**EXERCISE DIRECTIONS**
In the discussion thread below on scientific theories, what did scientists postulate to explain Mercury's trajectory under Newtonian physics?

**SOURCE EXTRACT**
☆ ☆ ☆
Do we always need an idea based approach first? Since it has the power of prediction compared to a more data fitting based approach ( which might not have any underlying intuitive reasoning)? I like the idea based approach because there is less "peeking" at the data, and more coming up with sound reasoning.

Lastly falsifiability. This thing has been bothering me a little. I thought it was central to calling a physical theory of the world, a "theory". You need to have a concept of falsification otherwise it is in the same bucket as religion, but doesn't making a prediction encompass falsifiability? It seems to me that falsification is a test of validity and not truth. Am I correct in this? Because if you have a statement which says: if A then Y, then you automatically have the falsification criteria satisfied.

Answer 1

It's not so much the predictive success of theories that convinces us that they are true than the fact that they make novel unexpected predictions when they are extended to new area and when there's a convergence between different experimental area.

Take for example Newtonian physics. It failed to account for the trajectory of Mercury. It wasn't considered false for this reason, rather scientists postulated hidden planets or asteroids near the sun to account for this. If a theory fails in its predictions, it is always possible in principle to make additional hypothesis that will restore its truth. But what we're expecting is that at some point, these additional hypothesis will be confirmed by independent observations: they must make novel predictions, not only account for what we already observed.

Now take the theory of relativity. It can account for the trajectory of Mercury. But that's not what convinced scientists that it was true: it was really confirmed when we tested a novel unexpected prediction of the theory, that light is deflected by massive objects. This was observed during a solar eclipse (the apparent position of stars was altered by the presence of the sun) and that was the decisive experiment that led to a wide acceptance of this theory by the community.

So I wouldn't say that it's a question of level of accuracy (because we can always postulate noise or measurement errors to account for them), but rather the fact that there's a conjunction between very different area of experience and the theory unifies all these phenomena in a single simple framework that explains them all, and that it even continues to work when applied to new areas. That's what is decisive for theory acceptance, not a certain level of accuracy.

I think this is the sense following which we need an "idea based approach" as you say: a data fitting approach is incapable of unifying different area of experience in a simple explanatory way. Or to say it differently, science postulates unobservable things to explain observable phenomena (and unify them).
☆ ☆ ☆
**DATA PROVIDED**
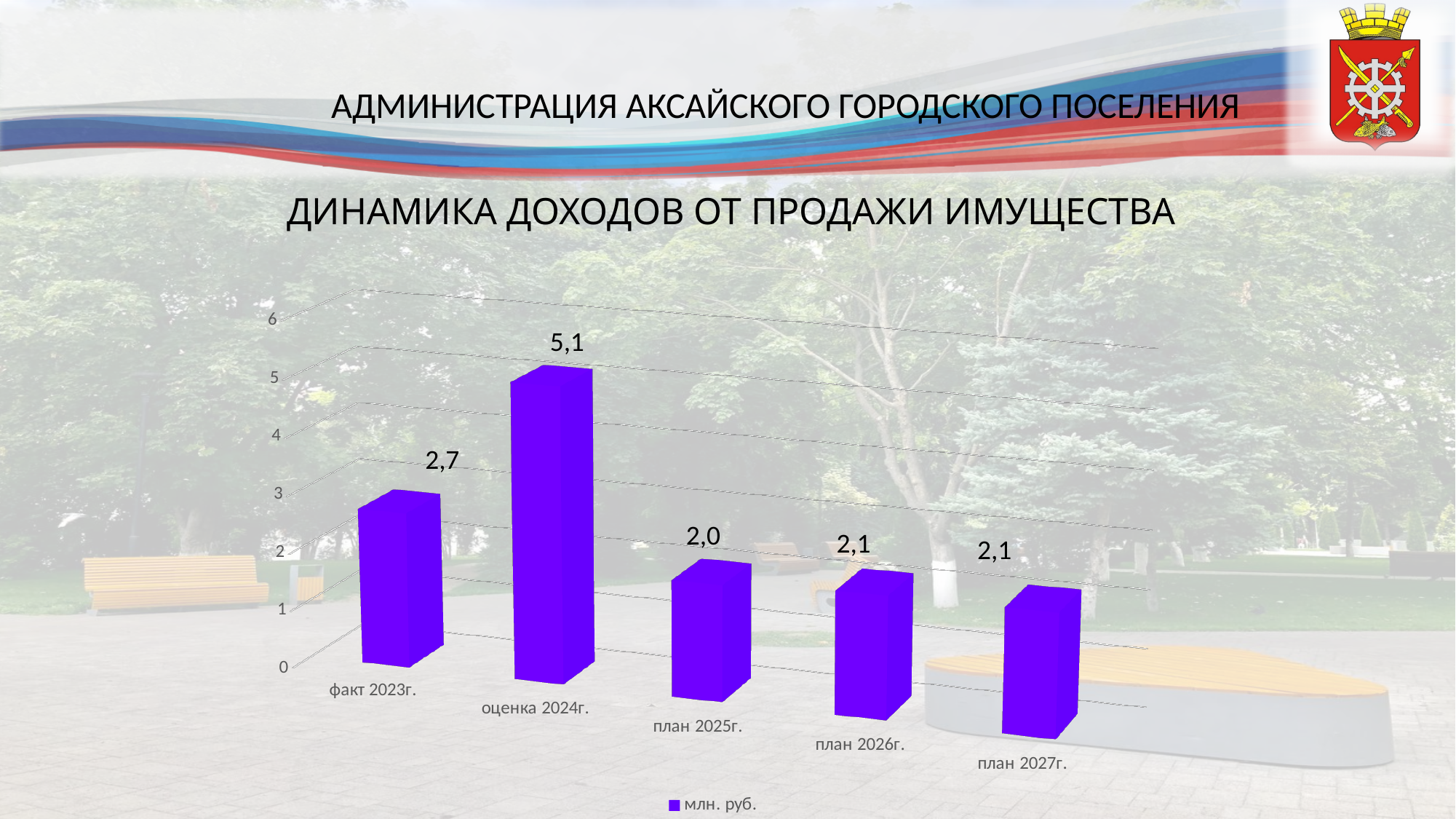
Which category has the lowest value? план 2025г. Is the value for оценка 2024г. greater or less than 4? greater What is the value for оценка 2024г.? 5,1 What is the title of the chart? ДИНАМИКА ДОХОДОВ ОТ ПРОДАЖИ ИМУЩЕСТВА What kind of chart is shown on the slide? bar chart What is the difference between the values for оценка 2024г. and факт 2023г.? 2,4 What is the value for факт 2023г.? 2,7 Which category has the highest value? оценка 2024г. How many categories are shown on the chart? 5 Which is larger, the value for факт 2023г. or the value for план 2026г.? факт 2023г. How many series does the legend list? 1 What is the value for план 2025г.? 2,0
☆ ☆ ☆
**EXERCISE ANSWER**
They postulated hidden planets or asteroids near the sun.